WORK TO BE COMPLETED: Give back the line where "In the view presented, when" appears and all the lines after it until the listing ends, unchanged and with nothing else.

[Collected data entries]
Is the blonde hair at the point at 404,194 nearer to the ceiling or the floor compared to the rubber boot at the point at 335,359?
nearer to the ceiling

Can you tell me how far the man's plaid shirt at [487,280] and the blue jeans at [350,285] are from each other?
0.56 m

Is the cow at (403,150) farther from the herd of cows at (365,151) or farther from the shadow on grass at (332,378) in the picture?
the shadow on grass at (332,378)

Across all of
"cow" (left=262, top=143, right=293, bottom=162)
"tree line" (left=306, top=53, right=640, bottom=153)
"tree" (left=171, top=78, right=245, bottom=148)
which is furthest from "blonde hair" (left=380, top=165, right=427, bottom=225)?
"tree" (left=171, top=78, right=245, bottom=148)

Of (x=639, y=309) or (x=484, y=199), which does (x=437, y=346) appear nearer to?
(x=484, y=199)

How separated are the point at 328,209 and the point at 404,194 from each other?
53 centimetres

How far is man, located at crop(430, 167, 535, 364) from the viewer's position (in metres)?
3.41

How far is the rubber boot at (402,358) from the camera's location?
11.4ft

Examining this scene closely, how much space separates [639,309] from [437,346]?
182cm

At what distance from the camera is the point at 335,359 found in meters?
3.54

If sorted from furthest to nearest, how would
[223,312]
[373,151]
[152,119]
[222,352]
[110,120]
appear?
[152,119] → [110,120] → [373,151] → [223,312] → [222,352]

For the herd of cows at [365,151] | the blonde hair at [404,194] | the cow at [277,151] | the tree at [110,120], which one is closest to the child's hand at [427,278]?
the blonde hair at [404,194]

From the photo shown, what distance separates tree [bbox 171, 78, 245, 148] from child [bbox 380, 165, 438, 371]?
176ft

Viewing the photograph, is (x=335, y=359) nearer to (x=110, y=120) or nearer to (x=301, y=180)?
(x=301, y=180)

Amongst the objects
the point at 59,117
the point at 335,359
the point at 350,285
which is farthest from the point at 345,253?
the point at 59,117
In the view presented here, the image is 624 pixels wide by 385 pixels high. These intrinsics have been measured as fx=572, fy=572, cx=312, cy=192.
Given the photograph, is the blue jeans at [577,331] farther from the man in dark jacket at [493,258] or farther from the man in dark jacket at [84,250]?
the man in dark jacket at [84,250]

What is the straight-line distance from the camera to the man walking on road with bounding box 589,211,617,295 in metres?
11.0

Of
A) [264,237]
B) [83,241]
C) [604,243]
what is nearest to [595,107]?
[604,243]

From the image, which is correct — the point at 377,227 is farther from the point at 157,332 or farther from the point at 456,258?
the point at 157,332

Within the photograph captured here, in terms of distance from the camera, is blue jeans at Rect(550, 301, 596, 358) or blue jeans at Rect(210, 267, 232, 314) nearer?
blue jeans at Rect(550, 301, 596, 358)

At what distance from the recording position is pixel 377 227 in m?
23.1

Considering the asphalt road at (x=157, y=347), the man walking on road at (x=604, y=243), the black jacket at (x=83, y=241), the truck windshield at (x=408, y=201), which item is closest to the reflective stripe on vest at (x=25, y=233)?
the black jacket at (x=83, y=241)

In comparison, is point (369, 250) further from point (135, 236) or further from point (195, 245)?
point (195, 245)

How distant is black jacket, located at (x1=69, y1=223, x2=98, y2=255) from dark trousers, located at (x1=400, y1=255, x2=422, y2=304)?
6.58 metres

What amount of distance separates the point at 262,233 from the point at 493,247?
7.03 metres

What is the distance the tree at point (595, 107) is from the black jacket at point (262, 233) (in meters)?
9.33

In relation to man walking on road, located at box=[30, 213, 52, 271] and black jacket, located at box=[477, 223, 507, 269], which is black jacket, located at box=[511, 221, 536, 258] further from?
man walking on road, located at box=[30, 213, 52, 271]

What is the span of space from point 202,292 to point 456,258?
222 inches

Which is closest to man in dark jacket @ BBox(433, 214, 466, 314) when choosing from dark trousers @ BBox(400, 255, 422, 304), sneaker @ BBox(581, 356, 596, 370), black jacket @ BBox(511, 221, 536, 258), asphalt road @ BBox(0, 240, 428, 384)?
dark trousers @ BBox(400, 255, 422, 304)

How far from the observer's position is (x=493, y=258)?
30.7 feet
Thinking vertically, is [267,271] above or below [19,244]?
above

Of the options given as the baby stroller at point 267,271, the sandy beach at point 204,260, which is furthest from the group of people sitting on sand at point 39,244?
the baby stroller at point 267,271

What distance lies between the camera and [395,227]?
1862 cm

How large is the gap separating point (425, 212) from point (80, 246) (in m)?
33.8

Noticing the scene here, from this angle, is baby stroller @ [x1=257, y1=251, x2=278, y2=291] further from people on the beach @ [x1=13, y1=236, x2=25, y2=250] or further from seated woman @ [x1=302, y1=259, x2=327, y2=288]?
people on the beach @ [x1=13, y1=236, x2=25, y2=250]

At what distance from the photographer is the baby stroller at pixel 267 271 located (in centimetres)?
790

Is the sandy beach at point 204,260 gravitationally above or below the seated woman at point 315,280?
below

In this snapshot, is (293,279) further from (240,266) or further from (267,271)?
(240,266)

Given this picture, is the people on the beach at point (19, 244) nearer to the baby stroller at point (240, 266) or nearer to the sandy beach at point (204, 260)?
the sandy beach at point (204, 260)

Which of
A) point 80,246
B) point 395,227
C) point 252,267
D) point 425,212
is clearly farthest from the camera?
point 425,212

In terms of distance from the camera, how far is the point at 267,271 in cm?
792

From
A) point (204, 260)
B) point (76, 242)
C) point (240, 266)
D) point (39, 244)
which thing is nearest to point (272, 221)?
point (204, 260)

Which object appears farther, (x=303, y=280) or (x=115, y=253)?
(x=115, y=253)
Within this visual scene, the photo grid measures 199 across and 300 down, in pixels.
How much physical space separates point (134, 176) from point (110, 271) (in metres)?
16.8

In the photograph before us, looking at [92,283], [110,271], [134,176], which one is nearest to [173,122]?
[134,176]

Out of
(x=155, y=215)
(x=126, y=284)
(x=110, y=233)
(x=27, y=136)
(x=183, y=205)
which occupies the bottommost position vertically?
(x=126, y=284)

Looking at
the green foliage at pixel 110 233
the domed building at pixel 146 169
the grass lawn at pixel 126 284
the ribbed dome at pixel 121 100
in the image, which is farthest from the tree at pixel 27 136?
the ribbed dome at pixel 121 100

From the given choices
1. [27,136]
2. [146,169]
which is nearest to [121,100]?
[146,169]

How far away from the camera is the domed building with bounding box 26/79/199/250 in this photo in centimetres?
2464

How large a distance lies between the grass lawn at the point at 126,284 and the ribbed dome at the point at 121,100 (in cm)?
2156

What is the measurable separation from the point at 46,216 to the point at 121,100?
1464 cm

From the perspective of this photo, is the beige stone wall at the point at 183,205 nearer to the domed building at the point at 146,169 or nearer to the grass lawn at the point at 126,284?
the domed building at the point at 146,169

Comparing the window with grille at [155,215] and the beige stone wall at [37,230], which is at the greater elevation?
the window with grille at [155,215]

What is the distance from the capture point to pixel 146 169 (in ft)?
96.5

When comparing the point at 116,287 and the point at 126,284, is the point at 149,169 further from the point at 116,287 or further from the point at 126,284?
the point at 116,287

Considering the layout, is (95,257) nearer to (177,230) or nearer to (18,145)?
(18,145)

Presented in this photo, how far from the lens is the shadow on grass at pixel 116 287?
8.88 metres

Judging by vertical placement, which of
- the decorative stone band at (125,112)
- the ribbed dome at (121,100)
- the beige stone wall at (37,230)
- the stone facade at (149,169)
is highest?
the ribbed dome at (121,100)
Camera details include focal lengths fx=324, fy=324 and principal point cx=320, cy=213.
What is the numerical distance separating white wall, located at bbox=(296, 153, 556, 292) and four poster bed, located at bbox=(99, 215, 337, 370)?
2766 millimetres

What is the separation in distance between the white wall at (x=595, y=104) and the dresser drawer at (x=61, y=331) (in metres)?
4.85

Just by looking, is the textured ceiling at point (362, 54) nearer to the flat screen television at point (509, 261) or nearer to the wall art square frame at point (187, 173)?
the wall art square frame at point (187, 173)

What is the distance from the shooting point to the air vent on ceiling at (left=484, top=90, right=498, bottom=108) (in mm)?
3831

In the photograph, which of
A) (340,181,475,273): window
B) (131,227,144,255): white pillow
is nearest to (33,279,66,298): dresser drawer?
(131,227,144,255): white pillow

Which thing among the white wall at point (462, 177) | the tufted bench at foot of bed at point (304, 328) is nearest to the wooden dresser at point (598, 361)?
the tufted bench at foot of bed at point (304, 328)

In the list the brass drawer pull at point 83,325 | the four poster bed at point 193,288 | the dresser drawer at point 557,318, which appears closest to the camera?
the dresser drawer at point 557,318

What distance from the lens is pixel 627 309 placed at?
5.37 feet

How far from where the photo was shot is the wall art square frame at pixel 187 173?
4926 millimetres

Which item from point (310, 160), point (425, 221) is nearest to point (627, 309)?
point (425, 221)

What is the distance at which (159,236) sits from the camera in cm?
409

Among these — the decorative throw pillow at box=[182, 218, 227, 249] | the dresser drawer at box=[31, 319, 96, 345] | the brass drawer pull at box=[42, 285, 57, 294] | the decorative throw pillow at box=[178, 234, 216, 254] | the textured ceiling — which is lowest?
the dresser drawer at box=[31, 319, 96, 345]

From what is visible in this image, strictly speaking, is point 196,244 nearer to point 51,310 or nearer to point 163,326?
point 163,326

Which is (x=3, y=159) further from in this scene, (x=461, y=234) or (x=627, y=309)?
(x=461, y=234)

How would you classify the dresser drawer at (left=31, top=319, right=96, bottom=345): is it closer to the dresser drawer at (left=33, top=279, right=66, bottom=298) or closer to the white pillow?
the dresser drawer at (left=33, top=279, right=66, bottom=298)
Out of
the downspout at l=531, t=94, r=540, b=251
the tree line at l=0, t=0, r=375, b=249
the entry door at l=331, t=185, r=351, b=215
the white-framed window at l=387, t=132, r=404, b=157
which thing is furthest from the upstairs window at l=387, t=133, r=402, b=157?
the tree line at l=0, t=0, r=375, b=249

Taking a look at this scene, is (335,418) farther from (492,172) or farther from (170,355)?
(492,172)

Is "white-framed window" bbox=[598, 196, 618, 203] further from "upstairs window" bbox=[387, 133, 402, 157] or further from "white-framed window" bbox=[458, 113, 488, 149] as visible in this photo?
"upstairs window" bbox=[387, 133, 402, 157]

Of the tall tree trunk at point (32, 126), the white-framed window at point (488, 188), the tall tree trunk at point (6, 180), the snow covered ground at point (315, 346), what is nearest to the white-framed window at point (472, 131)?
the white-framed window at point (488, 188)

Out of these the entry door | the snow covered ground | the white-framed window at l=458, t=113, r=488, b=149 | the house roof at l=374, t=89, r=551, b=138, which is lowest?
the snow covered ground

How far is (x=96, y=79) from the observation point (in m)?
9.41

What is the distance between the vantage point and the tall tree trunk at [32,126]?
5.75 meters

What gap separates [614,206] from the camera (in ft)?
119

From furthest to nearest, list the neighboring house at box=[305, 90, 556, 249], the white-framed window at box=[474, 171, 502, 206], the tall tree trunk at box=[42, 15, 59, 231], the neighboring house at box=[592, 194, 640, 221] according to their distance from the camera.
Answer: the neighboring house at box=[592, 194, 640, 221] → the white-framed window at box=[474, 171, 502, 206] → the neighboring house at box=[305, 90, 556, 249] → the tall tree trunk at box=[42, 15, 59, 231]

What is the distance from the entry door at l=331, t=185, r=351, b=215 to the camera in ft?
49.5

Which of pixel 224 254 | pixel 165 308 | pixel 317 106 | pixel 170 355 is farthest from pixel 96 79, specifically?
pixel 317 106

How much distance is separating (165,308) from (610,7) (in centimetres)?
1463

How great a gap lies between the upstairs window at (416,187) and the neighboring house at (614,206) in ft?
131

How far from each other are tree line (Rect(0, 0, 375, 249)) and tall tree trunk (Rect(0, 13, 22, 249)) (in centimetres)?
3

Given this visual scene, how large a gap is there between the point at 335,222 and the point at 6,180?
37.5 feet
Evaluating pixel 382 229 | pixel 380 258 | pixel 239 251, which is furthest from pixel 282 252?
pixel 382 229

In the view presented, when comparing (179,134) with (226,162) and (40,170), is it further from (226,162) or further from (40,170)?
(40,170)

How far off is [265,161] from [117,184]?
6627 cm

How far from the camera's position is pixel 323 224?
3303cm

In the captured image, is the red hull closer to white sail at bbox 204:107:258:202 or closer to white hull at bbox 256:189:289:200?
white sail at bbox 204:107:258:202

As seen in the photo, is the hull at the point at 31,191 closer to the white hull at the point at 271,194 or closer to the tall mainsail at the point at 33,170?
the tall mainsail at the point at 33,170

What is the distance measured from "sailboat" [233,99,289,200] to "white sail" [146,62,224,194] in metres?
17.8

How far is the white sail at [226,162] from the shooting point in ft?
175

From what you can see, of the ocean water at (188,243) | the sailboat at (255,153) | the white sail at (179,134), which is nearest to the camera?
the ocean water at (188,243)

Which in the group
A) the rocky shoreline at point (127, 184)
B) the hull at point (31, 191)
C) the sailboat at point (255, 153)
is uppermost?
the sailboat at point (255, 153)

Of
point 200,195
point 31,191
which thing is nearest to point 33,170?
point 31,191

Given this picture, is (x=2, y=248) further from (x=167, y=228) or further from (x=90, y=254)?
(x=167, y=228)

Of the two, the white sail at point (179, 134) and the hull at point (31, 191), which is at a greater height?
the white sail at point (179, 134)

FINAL RESULT:
In the view presented, when comparing (179,134) with (226,162) and (40,170), is it further from (226,162) or further from (40,170)?
(40,170)

How far off is [265,161] from [117,184]?
6627 cm

How far from the camera's position is pixel 323 224?
3303cm

In the captured image, is the red hull closer to white sail at bbox 204:107:258:202 or closer to white hull at bbox 256:189:289:200?
white sail at bbox 204:107:258:202

As seen in the photo, is the hull at the point at 31,191 closer to the white hull at the point at 271,194 or closer to the tall mainsail at the point at 33,170?
the tall mainsail at the point at 33,170

What is the distance measured from "sailboat" [233,99,289,200] to "white sail" [146,62,224,194] in metres?
17.8

How far is the white sail at [226,162] from the shooting point in ft?
175

From what you can see, of the ocean water at (188,243) | the sailboat at (255,153) | the white sail at (179,134), which is nearest to the camera?
the ocean water at (188,243)

Which in the group
A) the rocky shoreline at point (127, 184)
B) the hull at point (31, 191)
C) the sailboat at point (255, 153)
is uppermost?
the sailboat at point (255, 153)

Of
point 200,195
point 31,191
which thing is nearest to point 33,170?
point 31,191

Given this picture, is (x=2, y=248) further from (x=167, y=228) or further from (x=90, y=254)?
(x=167, y=228)

Of the two, the white sail at point (179, 134) and the hull at point (31, 191), which is at a greater height?
the white sail at point (179, 134)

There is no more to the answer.